En la Cámara de los diputados federales hay una iniciativa presidencial para crear la secretaría de cultura, la 18 de la administración peñista.
Como lo presume el propio Peña Nieto, tiene la mayoría de votos como para aprobar esa y otras leyes. Así las cosas, resulta inminente la creación de una institución que agrupe a lo que hasta ahora ha estado sectorizado en la educación pública.
Si uno ve el desgarriate que es el sistema educativo, adquiere sentido que se reorganice lo relativo a la cultura. Mientras exista un monstruo pesado y soñoliento y un funcionariado que nomás piense en quitar sueldos, la educación no avanzará a ningún lado.
Los peros aparecen pronto. De entrada, el eterno anti. Todo lo que provenga del gobierno está infectado de su correspondiente atigobiernismo. Por eso emergieran a las de ya los rechazos: No a la secretaría de cultura, no a la separación educación-cultura, no a los intentos de privatizar el patrimonio, no a lo que provenga del gobierno para reorganizar al propio gobierno.
Mal fario y pésimo ambiente para pensar a profundidad la cultura. En algo sí asiste la razón a ciertos opositores: ¿por qué de improviso y a botepronto una secretaría de cultura? Si uno escudriña la iniciativa presidencial, el cliché y la puerilidad harto sabida en esos ámbitos campean. No hay en ella profundidad que emerja a la luz; hay, sí, superficialidad, zapping mental a la mala.

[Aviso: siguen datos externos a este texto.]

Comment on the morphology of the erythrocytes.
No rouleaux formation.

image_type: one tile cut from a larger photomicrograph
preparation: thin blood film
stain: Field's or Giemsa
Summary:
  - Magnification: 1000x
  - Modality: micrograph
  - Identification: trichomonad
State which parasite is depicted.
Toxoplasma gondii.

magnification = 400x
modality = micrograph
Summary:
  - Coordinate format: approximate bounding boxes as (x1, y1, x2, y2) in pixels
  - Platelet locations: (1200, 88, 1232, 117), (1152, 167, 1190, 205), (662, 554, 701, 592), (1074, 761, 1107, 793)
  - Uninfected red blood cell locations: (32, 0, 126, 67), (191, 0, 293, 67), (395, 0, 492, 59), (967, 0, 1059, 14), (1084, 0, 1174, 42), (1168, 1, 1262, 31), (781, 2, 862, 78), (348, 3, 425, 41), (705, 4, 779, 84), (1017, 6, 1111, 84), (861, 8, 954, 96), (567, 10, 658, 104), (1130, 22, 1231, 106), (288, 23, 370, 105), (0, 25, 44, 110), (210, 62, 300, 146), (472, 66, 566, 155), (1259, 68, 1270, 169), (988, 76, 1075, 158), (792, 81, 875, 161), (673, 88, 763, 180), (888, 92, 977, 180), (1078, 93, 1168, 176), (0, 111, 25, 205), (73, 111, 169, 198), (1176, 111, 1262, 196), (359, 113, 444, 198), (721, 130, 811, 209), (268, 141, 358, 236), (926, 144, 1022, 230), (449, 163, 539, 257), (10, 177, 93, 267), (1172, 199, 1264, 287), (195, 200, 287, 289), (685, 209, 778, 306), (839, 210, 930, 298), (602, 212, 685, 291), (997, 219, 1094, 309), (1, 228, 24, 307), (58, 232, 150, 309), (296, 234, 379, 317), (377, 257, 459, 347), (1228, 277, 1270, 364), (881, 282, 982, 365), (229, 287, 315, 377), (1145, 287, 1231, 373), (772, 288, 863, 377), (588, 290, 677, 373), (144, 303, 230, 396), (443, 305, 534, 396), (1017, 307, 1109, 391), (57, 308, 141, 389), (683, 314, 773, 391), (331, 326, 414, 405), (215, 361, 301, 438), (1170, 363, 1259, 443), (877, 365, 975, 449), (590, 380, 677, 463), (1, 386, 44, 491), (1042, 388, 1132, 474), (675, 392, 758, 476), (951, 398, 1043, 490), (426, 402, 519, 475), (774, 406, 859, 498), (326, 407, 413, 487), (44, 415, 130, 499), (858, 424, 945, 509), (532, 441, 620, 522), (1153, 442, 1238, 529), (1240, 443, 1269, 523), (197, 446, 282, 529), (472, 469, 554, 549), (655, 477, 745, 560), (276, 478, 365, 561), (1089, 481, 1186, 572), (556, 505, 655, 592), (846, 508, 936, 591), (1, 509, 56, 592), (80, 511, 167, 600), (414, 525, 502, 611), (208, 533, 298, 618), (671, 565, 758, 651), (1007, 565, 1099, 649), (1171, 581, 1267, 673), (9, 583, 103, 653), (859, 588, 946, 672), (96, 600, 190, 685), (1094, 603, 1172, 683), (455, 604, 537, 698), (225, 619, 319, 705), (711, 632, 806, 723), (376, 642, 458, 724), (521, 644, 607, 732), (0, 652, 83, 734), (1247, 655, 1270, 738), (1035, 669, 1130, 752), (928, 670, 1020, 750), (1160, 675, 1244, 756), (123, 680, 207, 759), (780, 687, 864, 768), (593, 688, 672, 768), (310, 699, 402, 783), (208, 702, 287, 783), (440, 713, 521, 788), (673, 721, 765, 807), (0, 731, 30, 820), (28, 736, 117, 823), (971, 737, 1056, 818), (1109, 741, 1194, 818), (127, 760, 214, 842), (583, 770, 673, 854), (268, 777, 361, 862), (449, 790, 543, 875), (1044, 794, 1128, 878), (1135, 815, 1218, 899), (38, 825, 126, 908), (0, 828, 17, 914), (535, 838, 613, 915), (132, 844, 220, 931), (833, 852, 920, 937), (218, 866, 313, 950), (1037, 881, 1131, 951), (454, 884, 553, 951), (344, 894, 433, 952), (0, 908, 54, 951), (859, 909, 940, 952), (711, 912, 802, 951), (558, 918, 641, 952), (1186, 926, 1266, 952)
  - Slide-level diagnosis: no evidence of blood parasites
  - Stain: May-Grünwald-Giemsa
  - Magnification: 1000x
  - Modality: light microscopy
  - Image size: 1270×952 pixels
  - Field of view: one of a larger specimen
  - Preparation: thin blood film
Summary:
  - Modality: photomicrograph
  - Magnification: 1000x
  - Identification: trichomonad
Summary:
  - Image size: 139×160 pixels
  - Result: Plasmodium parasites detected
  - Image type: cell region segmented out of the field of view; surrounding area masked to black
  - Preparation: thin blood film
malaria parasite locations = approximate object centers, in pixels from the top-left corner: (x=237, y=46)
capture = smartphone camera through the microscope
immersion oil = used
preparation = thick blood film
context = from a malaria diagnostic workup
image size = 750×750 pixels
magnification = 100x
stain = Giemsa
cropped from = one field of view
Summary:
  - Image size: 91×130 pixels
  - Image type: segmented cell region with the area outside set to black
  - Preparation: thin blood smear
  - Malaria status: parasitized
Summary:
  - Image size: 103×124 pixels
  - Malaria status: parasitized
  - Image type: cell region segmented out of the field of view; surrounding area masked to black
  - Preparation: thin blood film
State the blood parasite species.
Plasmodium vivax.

Si México es sinónimo de cultura, entonces estaríamos ante el imperativo de repensarnos como identidad útil. Pero como no hay el hábito de pensarnos en tales términos, no extrañe que la burocracia esté simplemente acomodándose, tal cual lo hace cada que hay un recambio de personal: entro yo y los demás salen sobrando.
Es recomendable institucionalizar la cultura, lo que resulta chafa es hacerlo al ai’se va, para no variar.